For $k, t$ with $k\geq 21$ and $t\geq \frac{k}{9}$ we have $p_{k,t} < \frac{7}{20}k2^{-5t} + \frac{1}{7}k^\frac{15}{4}2^{-\frac{k}{2}\,-2t} + 12k2^{-\frac{k}{4}\,-3t}$.

So, we need our number of tries to be at least 1/9th of the bitlength of the number we want to test. Even for shitty-security 1024-bit numbers, we would need 114 tries at least.

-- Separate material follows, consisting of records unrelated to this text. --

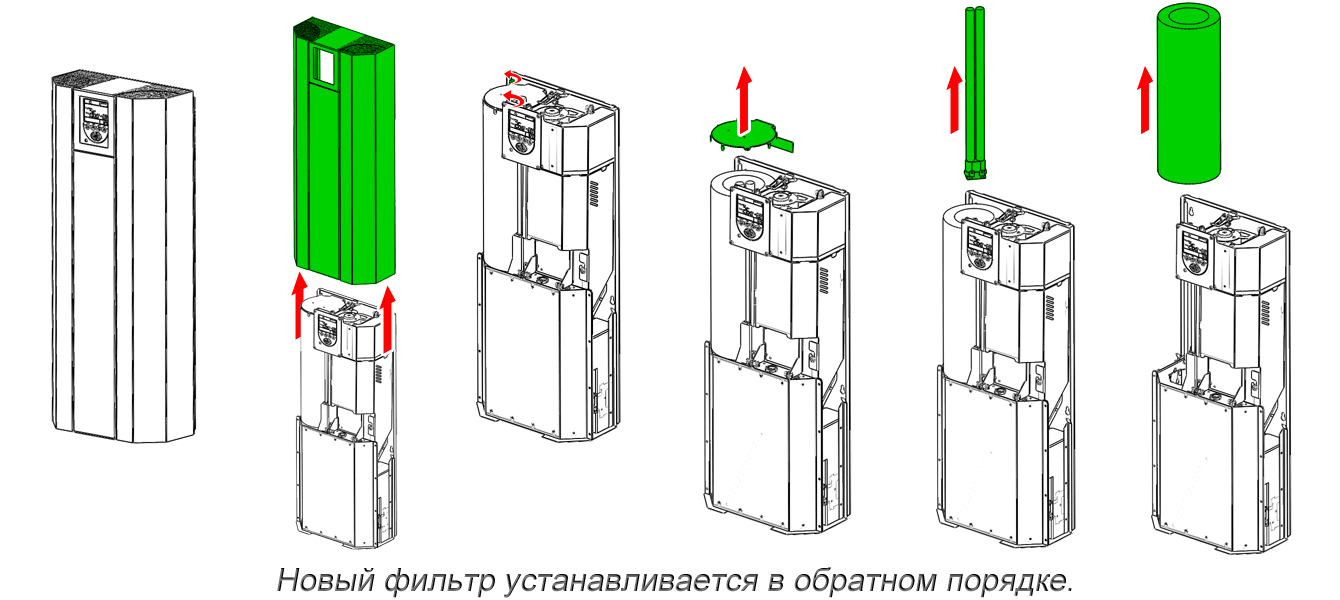 Новый фильтр устанавливается в обратном порядке.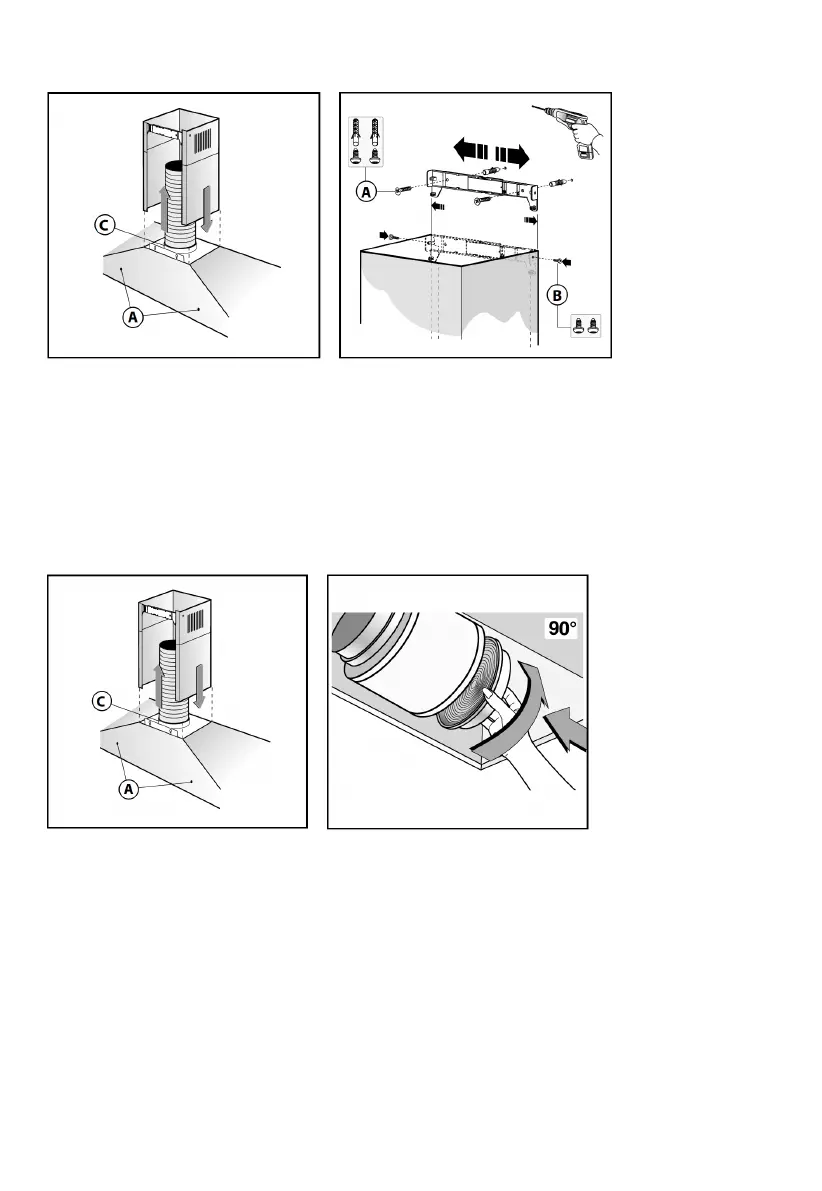 C

A

A

B

C

A

90°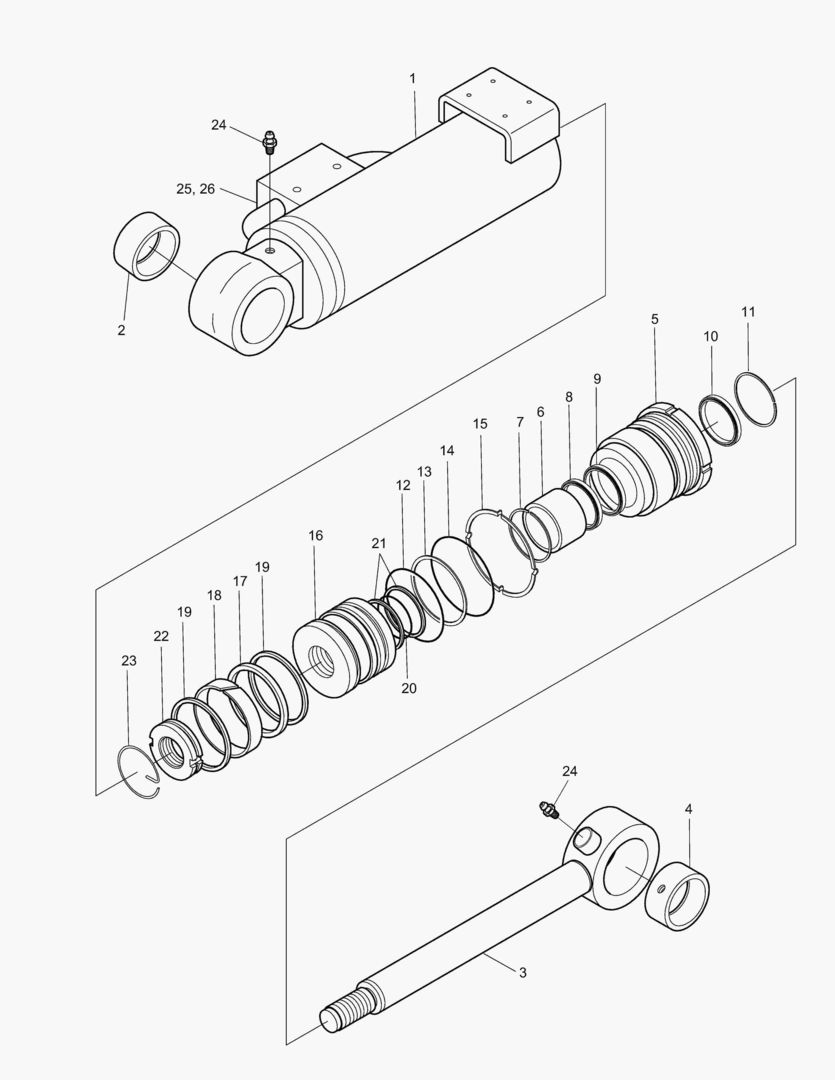 1
24
25, 26
2
5
11
10
9
8
6
7
15
14
13
12
21
16
19
17
18
19
22
23
20
24
4
3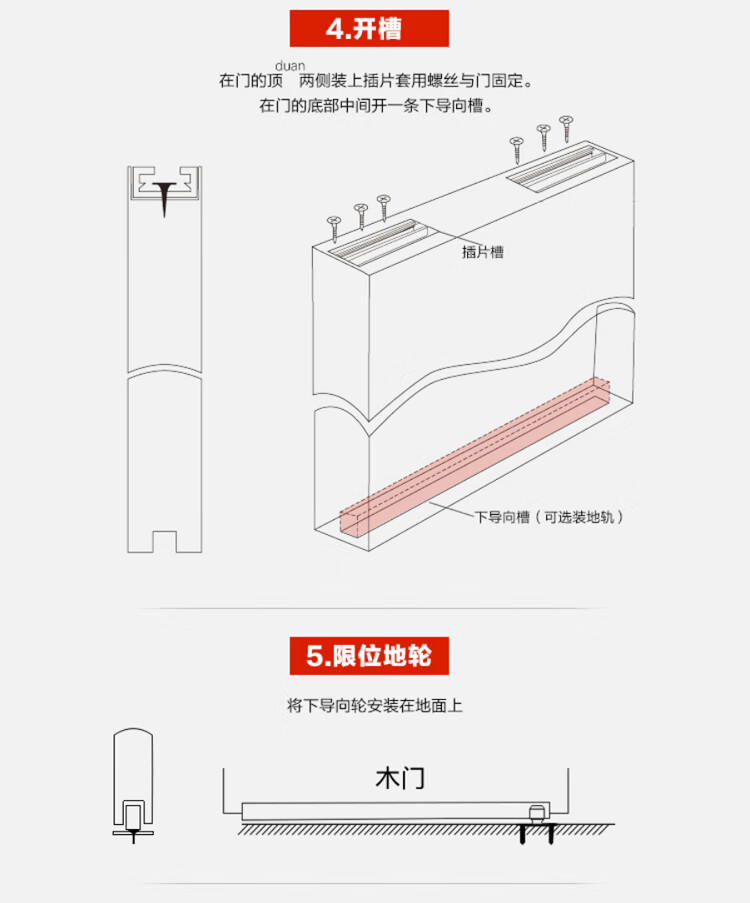 4.开槽

在门的顶 duan 两侧装上插片套用螺丝与门固定。
在门的底部中间开一条下导向槽。

插片槽

下导向槽（可选装地轨）

5.限位地轮

将下导向轮安装在地面上

木门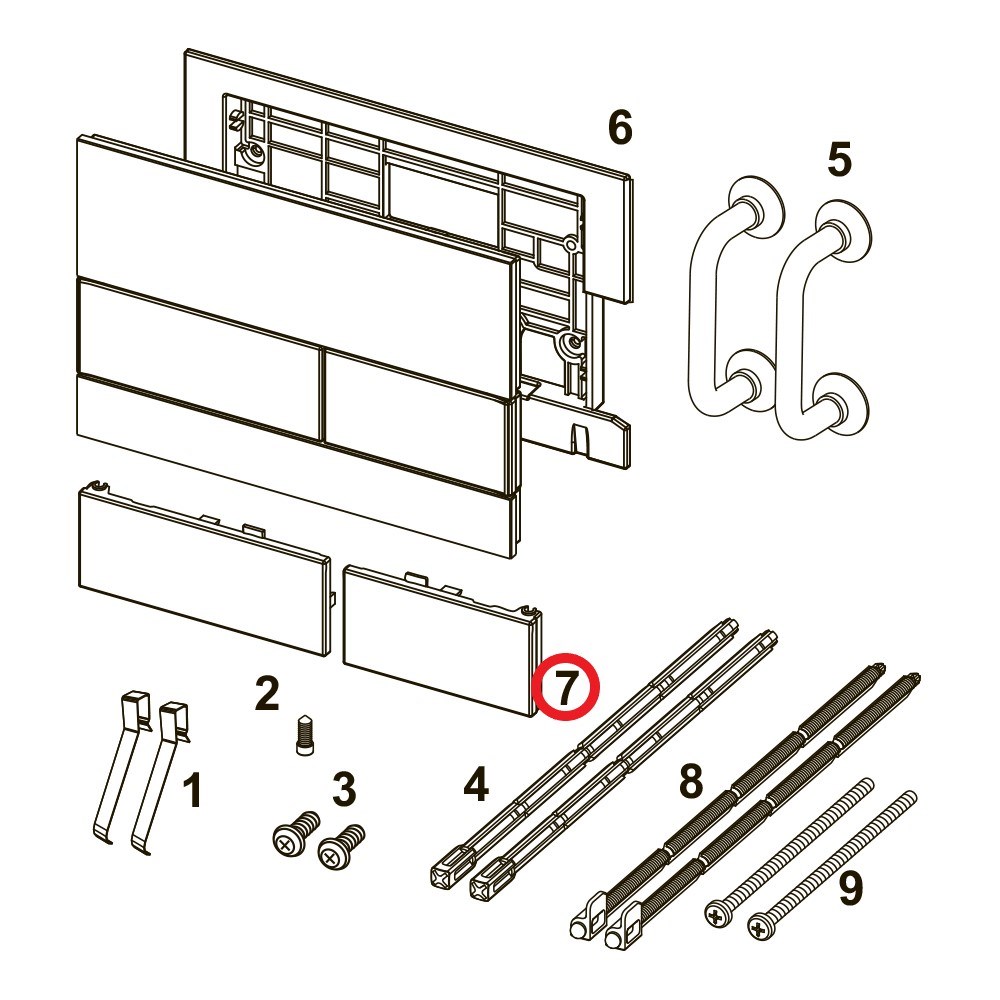 6
5
2
7
1
3
4
8
9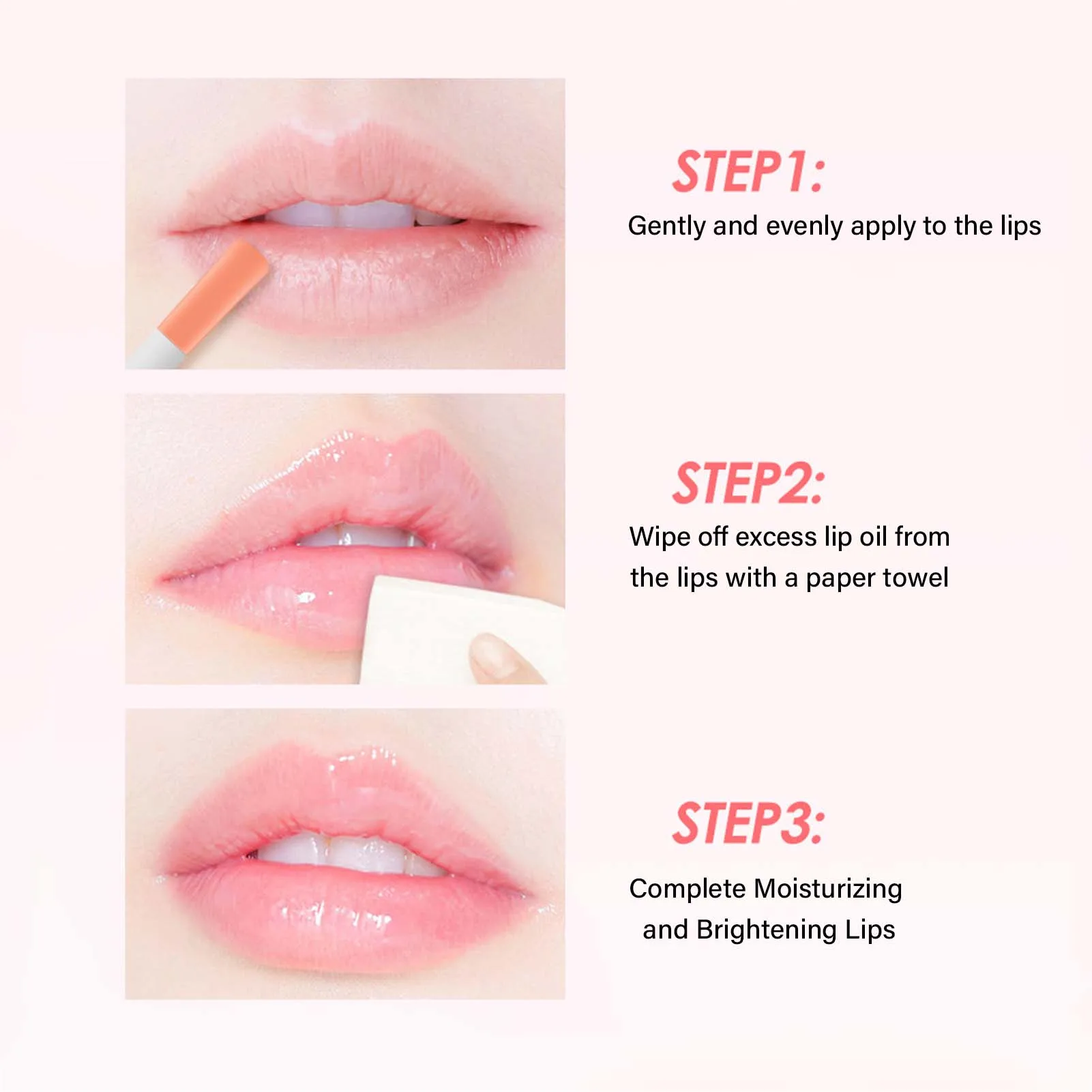 STEP1:
Gently and evenly apply to the lips

STEP2:
Wipe off excess lip oil from the lips with a paper towel

STEP3:
Complete Moisturizing and Brightening Lips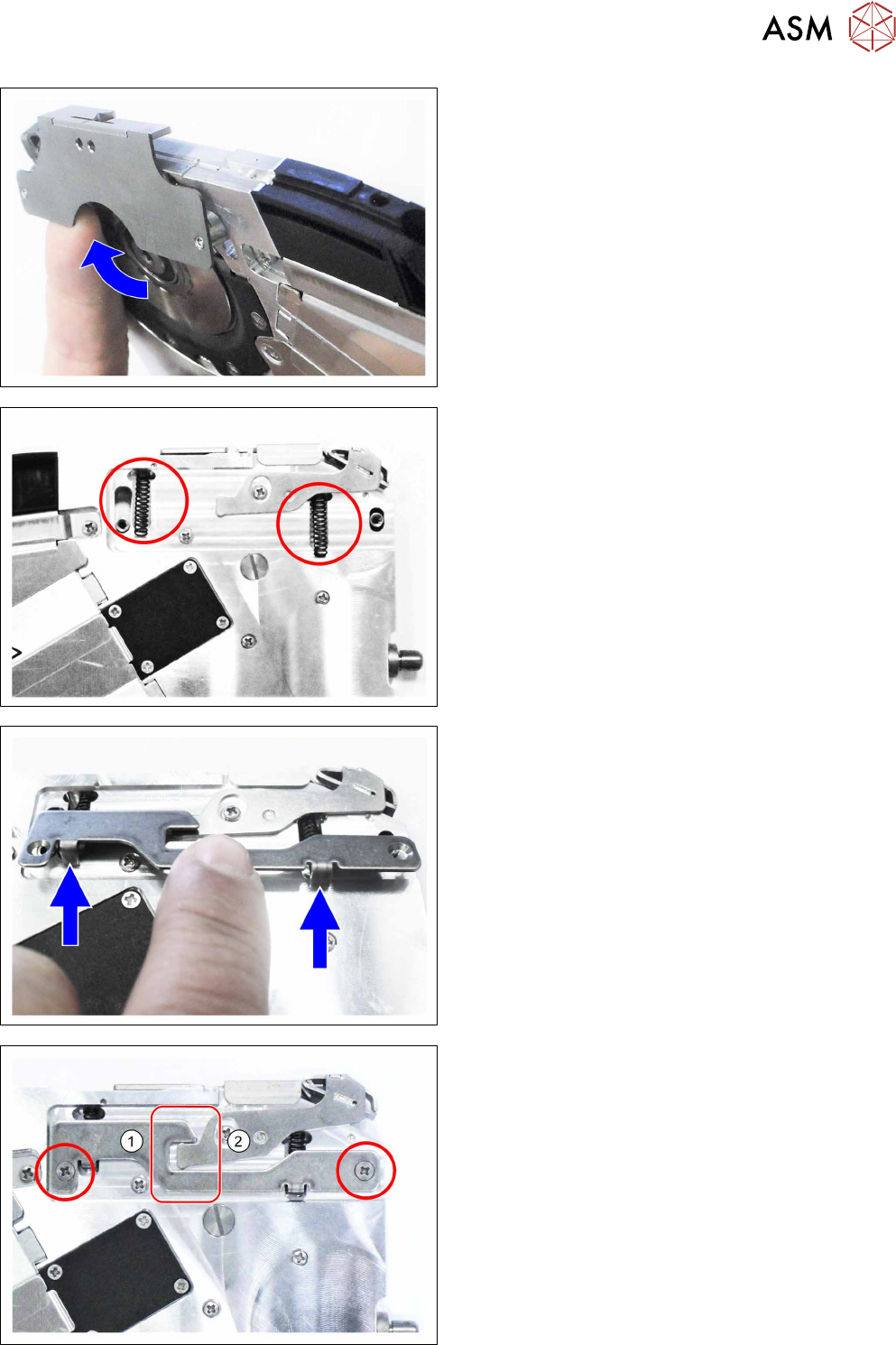 ASM

1

2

## So what’s the difference between those 3 guarantees

Glad you’re asking! I wrote a simple Python 3 script that computes the bounds (please note that it’ll abort with value errors as most intermediate values are outside of the double-precision floating points that Python’s providing, so I also used SageMath to compute the other ones):

```
from gmpy2 import mpz, mpfr, log, sqrt, ceil
def ld(x):
return ceil(log(mpfr(x)) / log(2))
def tb(t):
'''the textbook bound'''
return pow(mpfr(2), -2*t)
def t3(k, t):
'''the theorem 3 bound'''
return pow(mpfr(k), 1.5) * (2 ** t) / sqrt(t) * pow(4, -sqrt(t*k))
def t6(k, t):
'''the 'mighty bound' '''
chunk_a = mpfr(7)/20 * k * (2 ** (-5 * t))
chunk_b = mpfr(1)/7 * pow(k, 15/4) * pow(2, -k/2 - 2*t)
chunk_c = mpfr(12) * k * pow(2, -k/4 - 3*t)
return chunk_a + chunk_b + chunk_c
for k in range(2048, 8192 + 1, 1024):
print(';'.join(str(x) for x in (k, -ld(tb(100)), -ld(t3(k, 100)), -ld(t6(k, ceil(k/9))))))
```

which after some processing yields the following table:

length (bit) | textbook (100 tests) | Theorem 3 (100 tests) | Theorem 6 (‘mighty bound’) |
---|---|---|---|

2048 | 200 | 791 | 1130 |

3072 | 200 | 994 | 1699 |

4096 | 200 | 1165 | 2269 |

5120 | 200 | 1315 | 2834 |

6144 | 200 | 1452 | 3403 |

7168 | 200 | 1577 | 3973 |

8192 | 200 | 1694 | 4543 |

Note that the values are $-log_2$, so a value of $x$ means $2^{-x}$ or $1:2^x$.